***** EXTRACT PROVIDED *****
SQL - Remove all HTML tags in a string
This is the simplest way.
DECLARE @str VARCHAR(299)
SELECT @str = '<html><head></head><body><p>My text.</p></body></html>'
SELECT cast(@str AS XML).query('.').value('.', 'varchar(200)')
Firstly create a user defined function that strips the HTML out like so:
CREATE FUNCTION [dbo].[udf_StripHTML] (@HTMLText VARCHAR(MAX))
RETURNS VARCHAR(MAX)
AS
BEGIN
DECLARE @Start INT;
DECLARE @End INT;
DECLARE @Length INT;
SET @Start = CHARINDEX('<', @HTMLText);
SET @End = CHARINDEX('>', @HTMLText, CHARINDEX('<', @HTMLText));
SET @Length = (@End - @Start) + 1;
WHILE @Start > 0
AND @End > 0
AND @Length > 0
BEGIN
SET @HTMLText = STUFF(@HTMLText, @Start, @Length, '');
SET @Start = CHARINDEX('<', @HTMLText);
SET @End = CHARINDEX('>', @HTMLText, CHARINDEX('<', @HTMLText));
SET @Length = (@End - @Start) + 1;
END;
RETURN LTRIM(RTRIM(@HTMLText));
END;
GO
When you're trying to select it:
SELECT dbo.udf_StripHTML([column]) FROM SOMETABLE
This should lead to you avoiding to have to use several nested replace statements.
Credit and further info: http://blog.sqlauthority.com/2007/06/16/sql-server-udf-user-defined-function-to-strip-html-parse-html-no-regular-expression/
If the HTML is well formed then there's no need to use replace to parse XML.
Just cast or convert it to an XML type and get the value(s).
*****
◆ WHAT YOU WILL DO
1. Update the records, starting with the line containing "Looking at the" and going through the end of the records, so that "husky" becomes "malamute". Return only those lines, with everything else left as it is.
2. Continue the text on stripping HTML tags from a string in SQL from its last line.
***** PROVIDED DATA *****
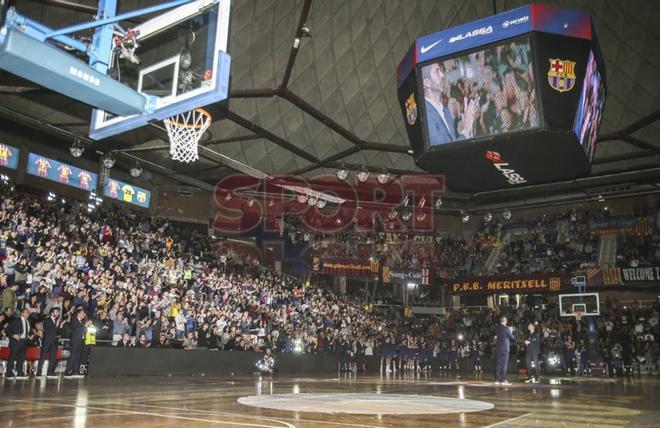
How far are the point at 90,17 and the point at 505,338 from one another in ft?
56.6

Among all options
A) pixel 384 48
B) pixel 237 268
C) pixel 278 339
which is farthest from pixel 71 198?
pixel 384 48

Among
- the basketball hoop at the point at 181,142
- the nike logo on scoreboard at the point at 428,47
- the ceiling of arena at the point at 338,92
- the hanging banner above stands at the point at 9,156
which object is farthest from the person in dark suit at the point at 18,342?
the hanging banner above stands at the point at 9,156

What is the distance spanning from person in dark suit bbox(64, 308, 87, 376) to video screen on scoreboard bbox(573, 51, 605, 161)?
43.8 feet

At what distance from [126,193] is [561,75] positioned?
24621 millimetres

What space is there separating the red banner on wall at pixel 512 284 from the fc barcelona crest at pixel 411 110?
20.7 metres

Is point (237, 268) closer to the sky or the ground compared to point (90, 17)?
closer to the ground

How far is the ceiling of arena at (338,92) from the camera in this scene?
71.9 ft

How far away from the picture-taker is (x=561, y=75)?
10.9 metres

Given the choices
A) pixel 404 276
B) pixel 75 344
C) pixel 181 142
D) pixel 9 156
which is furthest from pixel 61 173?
pixel 404 276

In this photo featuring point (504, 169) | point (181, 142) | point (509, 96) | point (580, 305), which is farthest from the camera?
point (580, 305)

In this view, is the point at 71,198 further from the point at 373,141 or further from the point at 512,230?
the point at 512,230

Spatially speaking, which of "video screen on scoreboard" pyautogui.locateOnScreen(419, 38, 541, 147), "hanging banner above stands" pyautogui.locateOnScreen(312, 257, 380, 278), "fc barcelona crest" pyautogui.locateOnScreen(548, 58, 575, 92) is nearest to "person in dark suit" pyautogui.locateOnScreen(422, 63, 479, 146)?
"video screen on scoreboard" pyautogui.locateOnScreen(419, 38, 541, 147)

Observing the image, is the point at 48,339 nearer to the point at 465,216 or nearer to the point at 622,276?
the point at 465,216

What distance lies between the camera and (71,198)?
85.6 ft
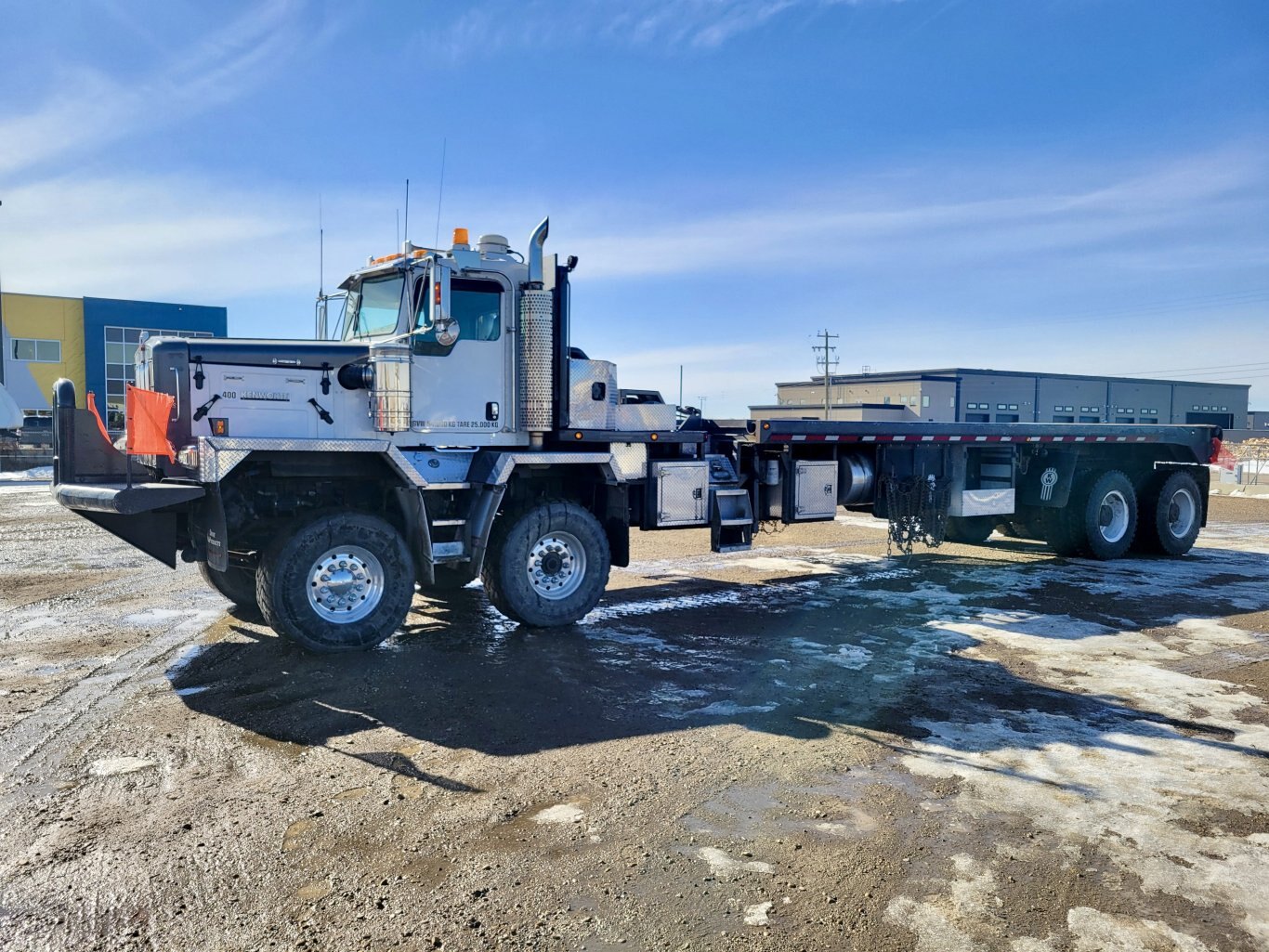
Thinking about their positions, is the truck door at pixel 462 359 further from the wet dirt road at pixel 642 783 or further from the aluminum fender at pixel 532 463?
the wet dirt road at pixel 642 783

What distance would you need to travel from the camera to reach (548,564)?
875 cm

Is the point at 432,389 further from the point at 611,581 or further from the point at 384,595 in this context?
the point at 611,581

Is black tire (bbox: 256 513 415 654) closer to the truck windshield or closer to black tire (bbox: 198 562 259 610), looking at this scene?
black tire (bbox: 198 562 259 610)

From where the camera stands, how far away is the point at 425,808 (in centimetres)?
462

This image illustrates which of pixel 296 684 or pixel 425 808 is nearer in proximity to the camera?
pixel 425 808

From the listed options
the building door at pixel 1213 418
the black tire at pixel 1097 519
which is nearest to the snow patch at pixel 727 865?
the black tire at pixel 1097 519

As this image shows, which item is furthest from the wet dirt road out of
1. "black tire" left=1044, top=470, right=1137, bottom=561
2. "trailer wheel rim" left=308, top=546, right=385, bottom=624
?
"black tire" left=1044, top=470, right=1137, bottom=561

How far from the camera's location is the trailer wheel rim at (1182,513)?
1422 centimetres

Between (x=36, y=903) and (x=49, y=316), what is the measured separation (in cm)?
4962

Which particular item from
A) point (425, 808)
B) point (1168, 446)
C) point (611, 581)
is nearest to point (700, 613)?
point (611, 581)

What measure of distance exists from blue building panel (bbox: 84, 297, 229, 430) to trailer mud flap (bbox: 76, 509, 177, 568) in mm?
41380

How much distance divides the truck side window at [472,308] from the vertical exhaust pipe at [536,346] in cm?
24

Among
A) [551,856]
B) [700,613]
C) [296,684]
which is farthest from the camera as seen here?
[700,613]

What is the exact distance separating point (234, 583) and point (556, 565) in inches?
123
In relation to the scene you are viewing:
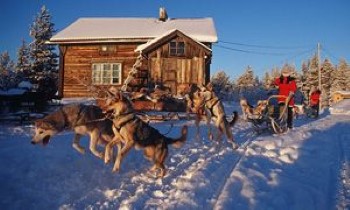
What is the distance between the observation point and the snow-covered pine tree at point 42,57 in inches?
1540

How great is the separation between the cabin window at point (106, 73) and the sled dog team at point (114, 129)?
20.5 metres

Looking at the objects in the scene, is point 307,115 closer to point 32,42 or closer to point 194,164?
point 194,164

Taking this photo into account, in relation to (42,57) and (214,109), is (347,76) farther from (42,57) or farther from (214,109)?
(214,109)

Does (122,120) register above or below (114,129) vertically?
above

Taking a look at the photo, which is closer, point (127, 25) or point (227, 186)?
point (227, 186)

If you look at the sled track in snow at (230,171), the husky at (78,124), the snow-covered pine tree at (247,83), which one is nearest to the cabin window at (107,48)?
the sled track in snow at (230,171)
*****
◆ OUTPUTS
1.
Looking at the objects in the scene, is point 307,115 closer to point 32,42 or closer to point 194,164?
point 194,164

Taking this photo into account, in relation to (42,57) and (214,109), is (347,76) farther from (42,57) or farther from (214,109)?
(214,109)

Does (122,120) register above or below (114,129) vertically?
above

Taking a look at the photo, which is closer, point (127, 25) or point (227, 186)?
point (227, 186)

If you look at the sled track in snow at (230,171), the malamute at (78,124), the snow-covered pine tree at (247,83), which one is nearest to the cabin window at (107,48)?
the sled track in snow at (230,171)

2.
Here's an example to output the text from all tags:
declare @htmlData nvarchar(100) = '<html>
<head>
</head>
<body>
<p>My text.</p>
<p>My other text.</p>
</body>
</html>';
select convert(XML,@htmlData,1).value('.', 'nvarchar(max)');
select cast(@htmlData as XML).value('.', 'nvarchar(max)');
Note that there's a difference in the output of whitespace between cast and convert.
To only get content from a specific node, the XQuery syntax is used. (XQuery is based on the XPath syntax)
For example:
select cast(@htmlData as XML).value('(//body/p/node())[1]', 'nvarchar(max)');
select convert(XML,@htmlData,1).value('(//body/p/node())[1]', 'nvarchar(max)');
Result : My text.
Of course, this still assumes a valid XML.
If for example, a closing tag is missing then this would raise an XML parsing
error.
If the HTML isn't well formed as an XML, then one could use PATINDEX & SUBSTRING to get the first p tag. And then cast that to an XML type to get the value.
select cast(SUBSTRING(@htmlData,patindex('%<p>%',@htmlData),patindex('%</p>%',@htmlData) - patindex('%<p>%',@htmlData)+4) as xml).value('.','nvarchar(max)');
or via a funky recursive way:
declare @xmlData nvarchar(100);
WITH Lines(n, x, y) AS (
SELECT 1, 1, CHARINDEX(char(13), @htmlData)
UNION ALL
SELECT n+1, y+1, CHARINDEX(char(13), @htmlData, y+1) FROM Lines
WHERE y > 0
)
SELECT @xmlData = concat(@xmlData,SUBSTRING(@htmlData,x,IIF(y>0,y-x,8)))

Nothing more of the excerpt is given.